Monday, February 25, 2013

Marissa Mayer and Employee Morale

Seems just the other day we heard about a pregnant woman becoming the CEO of Yahoo.

Months later Marissa Mayer has rightly earned the title:

Tiger CEO.

You might remember the tiger mom, tag line: Practice that violin; birthday parties are for sissies. Tigers are popular now, thanks to Life of Pi, but nobody wants one for a mother, not for a CEO, either.

Ms Mayer insists that all mamas and papas work at the office, not from home anymore. To run a successful, cohesive company, everyone has to be on board, everyone should be there, within the friendly or not so friendly confines of the corporate address.
Proverbial Little Joey

She's the boss, but this sounds counter-intuitive to tried and true business success strategy. Modern work environmentalists suggest warm and almost intimate relationships between employees that begin at the water cooler, then progress at in-service training sessions (perhaps about sexual harassment and diversity) and culminate at expensive hotels, the company retreat.

Intimacy at work reduces separation anxiety from Little Joey and seeds the idea that checking in on Facebook can wait. Here are our friends, right here at the office.

To really meld the company, corporate pops for a vacation. Oprah would bring her entire staff on a cruise, pay for everything. She includes spouses, maybe not every time, but sometimes.

People work harder knowing there will be Cancun.

I like that Lisa Belkin of the Huffington Post, is taking her on, believes Ms. Mayer should know better than to ask employees to choose between family and career, so anti-feminist. On the contrary, Buzzfeed's Steve Kandell isn't worried at all that the no work from home concept will go viral. Parents don't all want to stay home, he reminds us, and parallel tasking, pounding out work in front of the television, attending a conference call and changing a diaper or making a bottle, isn't going to happen simultaneously. Mayer knows this by now.
Not everyone is off on President's Day. 

But surely there is a happy medium.
School holiday

Last Friday it snowed in Chicago and my daughter worked from home. Fridays at her company tend to be short days because overseas, where much of her company's business is conducted, employees are already deep into weekend-mode.

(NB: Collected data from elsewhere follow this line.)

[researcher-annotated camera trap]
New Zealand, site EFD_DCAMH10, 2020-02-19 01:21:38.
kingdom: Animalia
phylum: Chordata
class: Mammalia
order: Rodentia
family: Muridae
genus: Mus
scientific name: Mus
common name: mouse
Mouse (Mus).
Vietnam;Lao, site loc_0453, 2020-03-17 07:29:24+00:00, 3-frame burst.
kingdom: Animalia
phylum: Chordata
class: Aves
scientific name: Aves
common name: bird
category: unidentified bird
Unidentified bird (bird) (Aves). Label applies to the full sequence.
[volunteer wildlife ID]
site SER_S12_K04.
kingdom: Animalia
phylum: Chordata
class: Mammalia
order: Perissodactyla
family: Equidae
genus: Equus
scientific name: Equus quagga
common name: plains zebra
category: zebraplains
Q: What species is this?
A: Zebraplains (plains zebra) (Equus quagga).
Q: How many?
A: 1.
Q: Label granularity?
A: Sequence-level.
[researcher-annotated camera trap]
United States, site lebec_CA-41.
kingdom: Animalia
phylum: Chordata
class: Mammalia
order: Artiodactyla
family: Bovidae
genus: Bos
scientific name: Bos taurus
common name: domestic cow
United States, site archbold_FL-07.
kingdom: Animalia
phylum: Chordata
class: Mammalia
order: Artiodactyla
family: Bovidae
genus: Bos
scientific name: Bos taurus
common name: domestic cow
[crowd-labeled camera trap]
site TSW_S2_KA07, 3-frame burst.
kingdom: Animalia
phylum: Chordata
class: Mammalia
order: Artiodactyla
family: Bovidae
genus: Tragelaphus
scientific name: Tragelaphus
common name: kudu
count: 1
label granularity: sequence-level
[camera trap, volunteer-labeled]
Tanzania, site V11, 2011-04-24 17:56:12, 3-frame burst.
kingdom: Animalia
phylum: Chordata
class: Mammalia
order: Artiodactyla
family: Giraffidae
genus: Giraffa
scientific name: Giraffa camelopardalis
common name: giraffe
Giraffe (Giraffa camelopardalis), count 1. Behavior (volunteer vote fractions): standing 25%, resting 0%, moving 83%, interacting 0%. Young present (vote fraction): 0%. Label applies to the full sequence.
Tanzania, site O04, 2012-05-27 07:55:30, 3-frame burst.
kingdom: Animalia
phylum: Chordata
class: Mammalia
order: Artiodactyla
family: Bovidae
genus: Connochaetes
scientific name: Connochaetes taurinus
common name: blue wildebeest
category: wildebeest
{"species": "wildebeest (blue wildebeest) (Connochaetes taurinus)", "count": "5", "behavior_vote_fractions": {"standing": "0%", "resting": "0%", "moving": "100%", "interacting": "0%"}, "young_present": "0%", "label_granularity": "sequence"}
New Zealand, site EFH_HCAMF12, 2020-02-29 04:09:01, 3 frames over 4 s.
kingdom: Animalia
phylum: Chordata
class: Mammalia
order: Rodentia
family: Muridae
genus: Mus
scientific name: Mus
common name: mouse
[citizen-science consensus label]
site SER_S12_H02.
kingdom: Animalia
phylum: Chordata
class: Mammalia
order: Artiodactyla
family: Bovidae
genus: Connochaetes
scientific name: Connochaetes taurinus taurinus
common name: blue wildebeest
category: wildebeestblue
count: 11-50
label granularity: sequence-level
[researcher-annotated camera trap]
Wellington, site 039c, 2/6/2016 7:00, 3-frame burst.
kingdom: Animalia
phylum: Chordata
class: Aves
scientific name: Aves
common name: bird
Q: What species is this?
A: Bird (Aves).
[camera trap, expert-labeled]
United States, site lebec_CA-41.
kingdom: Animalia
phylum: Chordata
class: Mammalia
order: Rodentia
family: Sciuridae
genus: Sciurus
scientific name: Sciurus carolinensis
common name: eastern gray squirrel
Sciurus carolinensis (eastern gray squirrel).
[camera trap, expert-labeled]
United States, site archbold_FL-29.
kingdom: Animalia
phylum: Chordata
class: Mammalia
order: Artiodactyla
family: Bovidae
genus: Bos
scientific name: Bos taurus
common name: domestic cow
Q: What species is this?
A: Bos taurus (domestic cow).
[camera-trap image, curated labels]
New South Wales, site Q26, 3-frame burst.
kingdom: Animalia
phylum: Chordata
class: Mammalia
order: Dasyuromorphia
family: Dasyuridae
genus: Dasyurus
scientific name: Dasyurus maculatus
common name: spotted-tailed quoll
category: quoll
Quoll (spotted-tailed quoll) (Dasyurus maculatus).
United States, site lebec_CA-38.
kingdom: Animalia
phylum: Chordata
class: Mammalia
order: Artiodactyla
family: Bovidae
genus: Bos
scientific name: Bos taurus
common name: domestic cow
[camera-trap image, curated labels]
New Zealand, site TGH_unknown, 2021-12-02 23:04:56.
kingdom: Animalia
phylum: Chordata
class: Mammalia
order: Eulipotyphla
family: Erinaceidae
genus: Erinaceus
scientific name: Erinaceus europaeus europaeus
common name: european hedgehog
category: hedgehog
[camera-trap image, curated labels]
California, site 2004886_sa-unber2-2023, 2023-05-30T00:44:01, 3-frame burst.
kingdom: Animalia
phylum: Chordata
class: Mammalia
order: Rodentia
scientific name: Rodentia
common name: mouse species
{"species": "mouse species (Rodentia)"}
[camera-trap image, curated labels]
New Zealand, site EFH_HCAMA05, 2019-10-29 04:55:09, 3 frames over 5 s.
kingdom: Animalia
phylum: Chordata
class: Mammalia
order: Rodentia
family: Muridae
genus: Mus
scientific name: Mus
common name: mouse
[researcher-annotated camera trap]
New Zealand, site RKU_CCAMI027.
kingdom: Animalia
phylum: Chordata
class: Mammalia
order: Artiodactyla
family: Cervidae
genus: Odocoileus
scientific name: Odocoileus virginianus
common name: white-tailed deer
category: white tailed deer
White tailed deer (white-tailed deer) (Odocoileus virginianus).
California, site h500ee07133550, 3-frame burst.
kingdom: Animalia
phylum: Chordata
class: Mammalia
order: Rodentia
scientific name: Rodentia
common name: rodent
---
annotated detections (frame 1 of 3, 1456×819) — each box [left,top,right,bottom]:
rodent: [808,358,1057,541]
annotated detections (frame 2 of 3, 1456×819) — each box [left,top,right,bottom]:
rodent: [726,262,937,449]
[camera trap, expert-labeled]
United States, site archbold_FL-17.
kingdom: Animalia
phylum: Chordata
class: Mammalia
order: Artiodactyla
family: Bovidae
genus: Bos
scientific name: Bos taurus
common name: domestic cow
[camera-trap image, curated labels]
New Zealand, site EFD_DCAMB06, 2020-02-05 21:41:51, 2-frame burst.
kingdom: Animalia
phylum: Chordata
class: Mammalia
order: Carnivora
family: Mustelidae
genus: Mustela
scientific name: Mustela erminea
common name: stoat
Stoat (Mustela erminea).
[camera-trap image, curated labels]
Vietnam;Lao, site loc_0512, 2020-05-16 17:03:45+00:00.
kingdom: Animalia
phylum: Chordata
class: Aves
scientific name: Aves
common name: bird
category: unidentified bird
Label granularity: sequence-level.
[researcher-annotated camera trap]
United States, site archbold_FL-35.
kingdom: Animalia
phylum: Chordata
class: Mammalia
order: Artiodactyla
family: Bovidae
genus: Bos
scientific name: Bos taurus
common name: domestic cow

That doesn't mean she is free to take the kids sledding.

I told FD that I intended to do that, take the kids after school to one of the very few good sledding hills in Chicago, and he asked, "Isn't that their mother or father's job?  I think she's home today."

I had to explain to him that when she is home it is as if she isn't there. She calls in a babysitter and the kids aren't allowed to interrupt her. Women might be able to multi-task with one hand tied behind their backs, but not when tasks require concentration. Her arrangement is only possible because she has proved to her employer that she can and will do the work-- all of it-- when she isn't supervised-- and probably better.

My hunch is that when Ms. Mayer figures out which employees can do that, work from home yet still be there emotionally, cognitively, for most of the day, she will let up on the rules, allow her employees to address those inevitable emergencies--the sick babysitter, the car in the shop, the furnace repairman, a child's asthma, without having to fill out Family Leave papers.

And as her little ones get to school-age, let's see if she'll walk the walk herself.